Stir-up Sunday may be behind us, but it’s not too late to make your Christmas pudding – and do you know what that means? Yep, sourcing decent beef suet. Suet is the king of fats. It adds to the pudding’s keeping quality, texture and flavour. My recipe calls for half a pound of suet (see below for the recipe in full – it was my great-aunt’s) but the good stuff is hard to find. You can get pellets of suet in a packet from supermarkets, but the real thing, grated into light flakes, is another story: much nicer and lighter. Some inferior recipes suggest butter instead, but good as butter is, it just doesn’t cut it for a Christmas pudding.
Suet is the hard creamy fat around the beef kidney. The best bits come in solid lumps; if you get suet that’s too intermingled with membrane it’s harder to grate. When it’s fresh it has a delicious smell (as far as I’m concerned) and a slightly pinkish colour. It should be grated, I say, rather than chopped, for lightness. A Christmas pudding made with suet and old beer is a thing of beauty and it will keep for months.
A Christmas pudding made with suet and old beer is a thing of beauty and it will keep for months
So, what’s the problem getting fresh suet? Most big abattoirs nowadays take the kidney suet out of the animal – presumably to sell to the packet suet company – and if your butcher doesn’t specifically request it, he won’t get it. You’ll look for it in vain in supermarkets. H.G. Walter, the upmarket London butcher, does ask for it, and gets it separately from the rest of the carcase. Charlie Hinds there observes that it has increased in popularity recently with restaurants and keen cooks, probably because of the renaissance in British cooking thanks to chefs such as Fergus Henderson.
It makes a lovely dripping (for which I’d just use the scraps) and has a high smoking point (so burns less easily than other fats). If your supplier kills his own beasts, you’re in business; I used to get it from my friend at the farmers’ market, who’d throw it in for nothing, but nowadays you can expect to pay at least a fiver for 500g. You can get it online if you don’t have a butcher.

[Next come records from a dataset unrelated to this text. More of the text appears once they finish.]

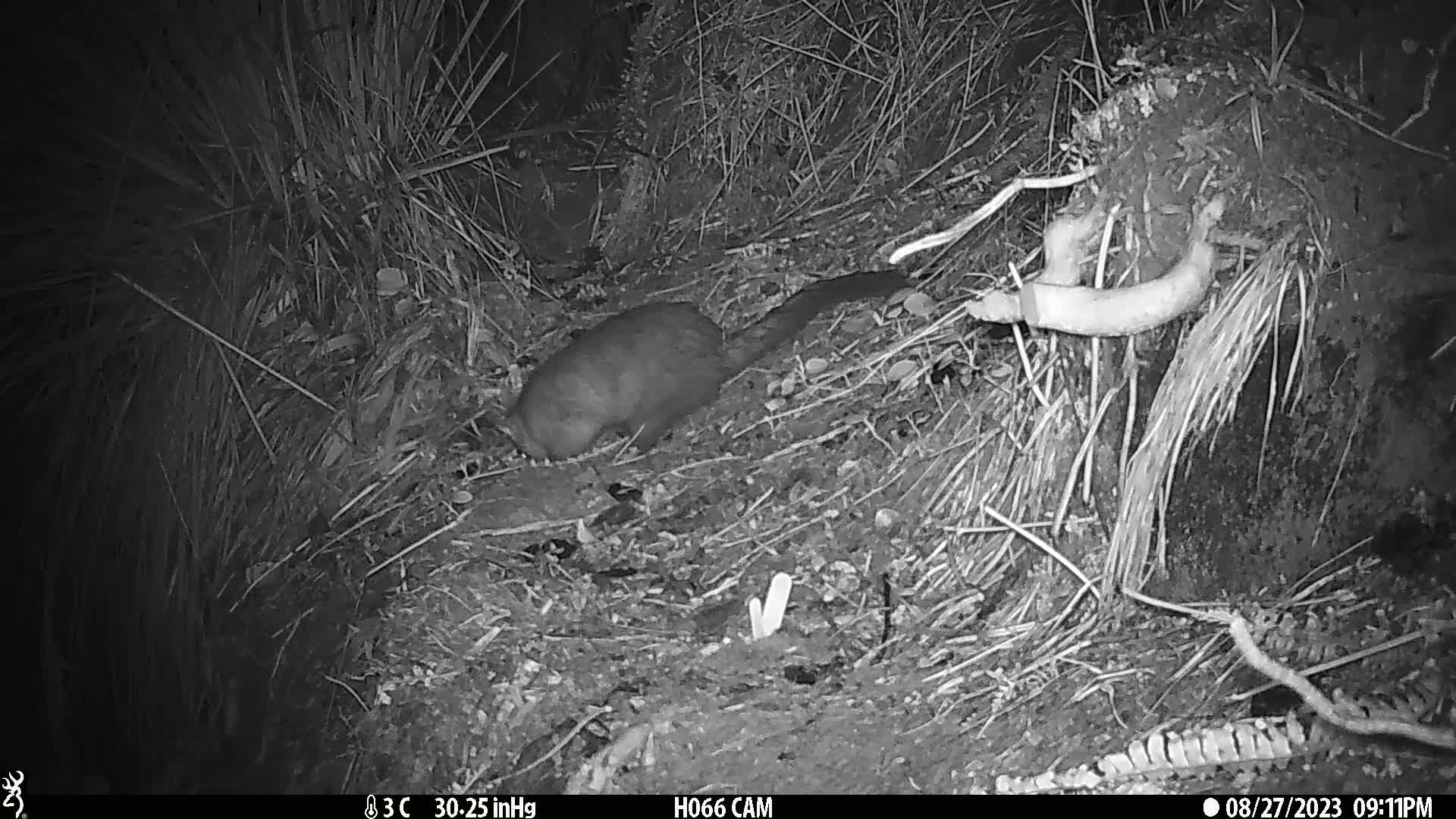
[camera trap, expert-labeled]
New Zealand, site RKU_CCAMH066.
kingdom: Animalia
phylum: Chordata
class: Mammalia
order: Diprotodontia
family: Phalangeridae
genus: Trichosurus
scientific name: Trichosurus vulpecula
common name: common brushtail possum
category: possum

Suet used to be the default ingredient for British puddings, notably steak and kidney, but sweet too. We can argue whether a nice log of plain suet pudding, boiled, in a puddle of golden syrup has the edge on a jam roly poly and whether a Sussex pond pudding (with a whole lemon plus sugar and butter in the middle) beats both, but really in winter, we should be eating all sorts. You can, if you try hard, find good steak and kidney pudding in old-fashioned restaurants such as Rules, but it takes a chef with a sense of tradition to get it out there. And let’s not forget dumplings, delicious in a stew or stewed apple.
I could add: eat responsibly, because it’s the kind of fat cardiologists warn you against – but you know that. It’s time, I say, for a suet renaissance. The British embrace foreign fats – Italian lardo, or pork fat, is quite the fashion – but just try finding decent lard or best suet. Suet is the counter-cultural ingredient: off-puttingly pasty on Instagram but so very delicious on the plate. Bring it back.
Ellen’s Christmas pudding
This is a simple recipe: no cherries, nuts or brandy – but it’s very good. The quantities below make a large pudding – if there’s not many of you, halve the quantities and use two small eggs or one large egg, and adjust the cooking time accordingly.
You will need
- Half a pound (225g) each of raisins, currants and sultanas (if you can get hold of dried raisins on the vine, use those, but remove stalks and pips)
- 4oz (115g) mixed peel
- 6oz (170g) brown sugar
- 12oz (340g) breadcrumbs
- 12oz (340g) plain flour
- A little spice
- 8oz (225g) grated suet
- Three eggs
- Half a pint of old beer
- A sixpence or the equivalent, wrapped in a bit of greaseproof paper
How to make it
- Mix all the ingredients in a large bowl, getting everyone you can find to pitch in.
- When thoroughly mixed, transfer to a large pudding basin (about 1.5 litre), stick the sixpence in the middle and put a double circle of greaseproof paper over the top of the mixture. Fasten a pudding cloth over the basin, making a small fold in the middle, and tie securely with string. (If any cloth hangs down, gather the ends up and secure them with a safety pin.)
- Put in a big saucepan, large enough for you to be able to top up the boiling water as needed, and boil for six hours.
- Allow to cool and store in a larder or cupboard.
- On Christmas Day, reheat by boiling for another three hours.